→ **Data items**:
────────────────────────────────────────
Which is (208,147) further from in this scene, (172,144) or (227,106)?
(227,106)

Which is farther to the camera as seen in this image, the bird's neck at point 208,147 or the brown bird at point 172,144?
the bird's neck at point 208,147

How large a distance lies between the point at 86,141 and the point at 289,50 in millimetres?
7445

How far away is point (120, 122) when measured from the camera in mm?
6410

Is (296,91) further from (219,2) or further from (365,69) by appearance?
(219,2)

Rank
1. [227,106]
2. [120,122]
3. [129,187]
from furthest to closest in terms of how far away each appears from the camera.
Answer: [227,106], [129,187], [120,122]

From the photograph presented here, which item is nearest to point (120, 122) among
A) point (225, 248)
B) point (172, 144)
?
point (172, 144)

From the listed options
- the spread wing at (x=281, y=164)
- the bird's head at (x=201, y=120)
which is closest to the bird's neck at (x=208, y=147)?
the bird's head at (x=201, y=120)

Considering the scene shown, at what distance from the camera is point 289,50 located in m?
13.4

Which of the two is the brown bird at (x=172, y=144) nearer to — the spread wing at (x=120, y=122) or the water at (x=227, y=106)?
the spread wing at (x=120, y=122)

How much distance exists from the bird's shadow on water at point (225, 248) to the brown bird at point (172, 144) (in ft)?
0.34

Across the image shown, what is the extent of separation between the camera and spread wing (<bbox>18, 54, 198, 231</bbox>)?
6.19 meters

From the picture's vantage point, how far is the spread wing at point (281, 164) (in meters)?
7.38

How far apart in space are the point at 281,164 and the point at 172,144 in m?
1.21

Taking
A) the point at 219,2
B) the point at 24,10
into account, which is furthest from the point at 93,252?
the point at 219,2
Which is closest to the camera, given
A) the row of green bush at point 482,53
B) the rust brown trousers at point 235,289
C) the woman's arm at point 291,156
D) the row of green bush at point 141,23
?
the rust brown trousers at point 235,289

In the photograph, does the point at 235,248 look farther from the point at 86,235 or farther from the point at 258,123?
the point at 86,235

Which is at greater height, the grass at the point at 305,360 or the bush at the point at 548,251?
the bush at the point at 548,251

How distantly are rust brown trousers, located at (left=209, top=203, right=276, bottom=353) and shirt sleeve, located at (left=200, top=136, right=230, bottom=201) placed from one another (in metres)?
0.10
────────────────────────────────────────
→ **Stated goal**: Please edit the items above so that every "photograph" becomes "image", with everything else left unchanged.

→ **Task solution**:
Which is (208,147) further from in this scene, (172,144) or (227,106)?
(227,106)

Which is farther to the camera as seen in this image, the bird's neck at point 208,147 or the brown bird at point 172,144?
the bird's neck at point 208,147

How large a distance lies between the point at 86,141 and the point at 289,50 in millimetres?
7445

How far away is point (120, 122) when measured from the camera in mm?
6410

Is (296,91) further from (219,2) or further from (365,69) by appearance?
(219,2)

Rank
1. [227,106]
2. [120,122]
3. [129,187]
from furthest to closest in terms of how far away each appears from the camera.
Answer: [227,106], [129,187], [120,122]

From the image presented here, which item is nearest to point (120, 122) among
A) point (225, 248)
B) point (172, 144)
?
point (172, 144)

From the listed options
- the spread wing at (x=281, y=164)
- the bird's head at (x=201, y=120)
which is closest to the bird's neck at (x=208, y=147)?
the bird's head at (x=201, y=120)

Considering the scene shown, at what distance from the camera is point 289,50 located in m?
13.4

Which of the two is the brown bird at (x=172, y=144) nearer to — the spread wing at (x=120, y=122) or the water at (x=227, y=106)?
the spread wing at (x=120, y=122)

How much distance exists from the bird's shadow on water at point (225, 248) to the brown bird at point (172, 144) (in ft)?
0.34

Across the image shown, what is the extent of separation between the camera and spread wing (<bbox>18, 54, 198, 231</bbox>)?
6.19 meters

From the picture's vantage point, how far is the spread wing at point (281, 164) (in meters)?
7.38

How far apart in space are the point at 281,164 and the point at 172,144 in m?
1.21

Taking
A) the point at 219,2
B) the point at 24,10
into account, which is furthest from the point at 93,252?
the point at 219,2
Which is closest to the camera, given
A) the row of green bush at point 482,53
B) the rust brown trousers at point 235,289
C) the woman's arm at point 291,156
D) the row of green bush at point 141,23
?
the rust brown trousers at point 235,289

In the image, does the point at 235,248 look farther from the point at 86,235 or farther from the point at 258,123?
the point at 86,235

Which is at greater height, the grass at the point at 305,360 or the bush at the point at 548,251?
the bush at the point at 548,251

How distantly are rust brown trousers, located at (left=209, top=203, right=276, bottom=353) and shirt sleeve, located at (left=200, top=136, right=230, bottom=201) placed from one another (in metres)?
0.10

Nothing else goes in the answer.